INPUT MATERIAL →
Begin

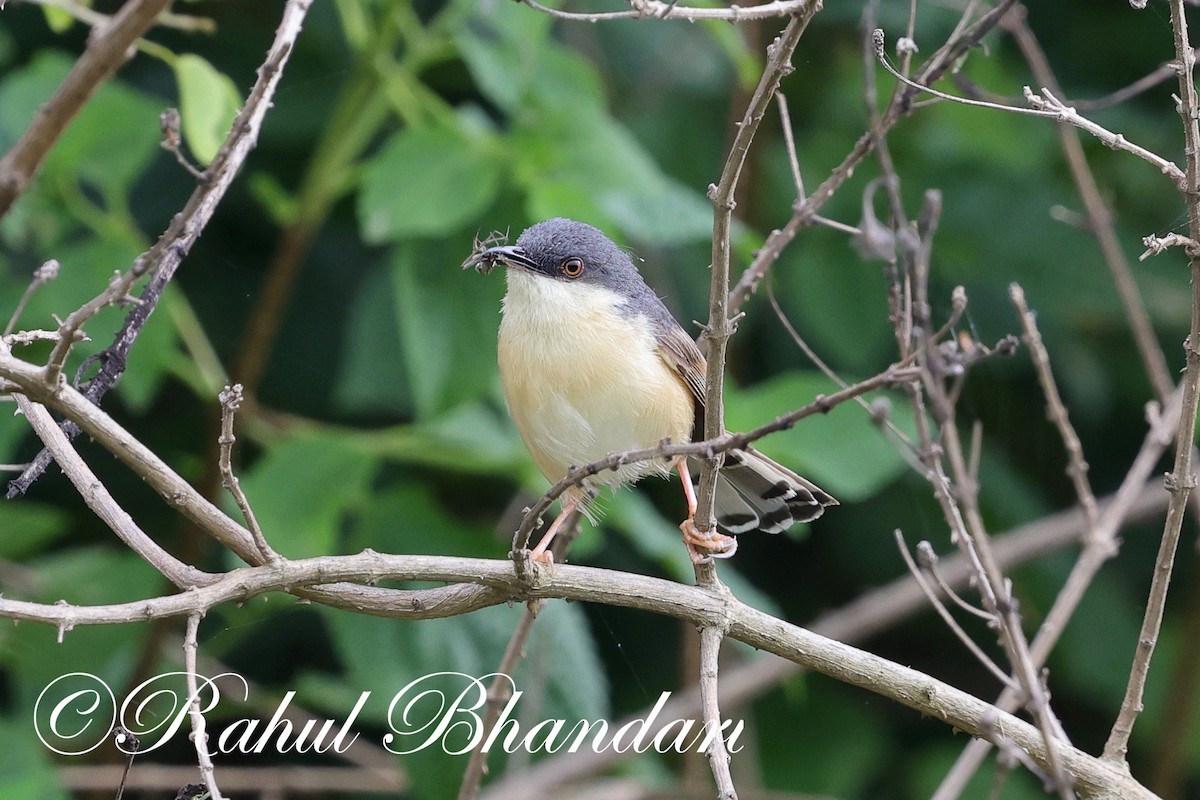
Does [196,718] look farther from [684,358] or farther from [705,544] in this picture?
Answer: [684,358]

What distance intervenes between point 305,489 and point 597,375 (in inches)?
44.4

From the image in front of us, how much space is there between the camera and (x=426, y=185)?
3930 millimetres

End

THE TASK →
Please lay out the listing above as a JSON list of strings, one string per line, with blank lines left out and the pictures omitted.

WORKED ANSWER →
[
  "Does [196,718] look farther from [684,358] or farther from [705,544] in this picture?",
  "Answer: [684,358]",
  "What distance intervenes between point 305,489 and point 597,375 (in inches)?",
  "44.4",
  "From the image in front of us, how much space is there between the camera and (x=426, y=185)?",
  "3930 millimetres"
]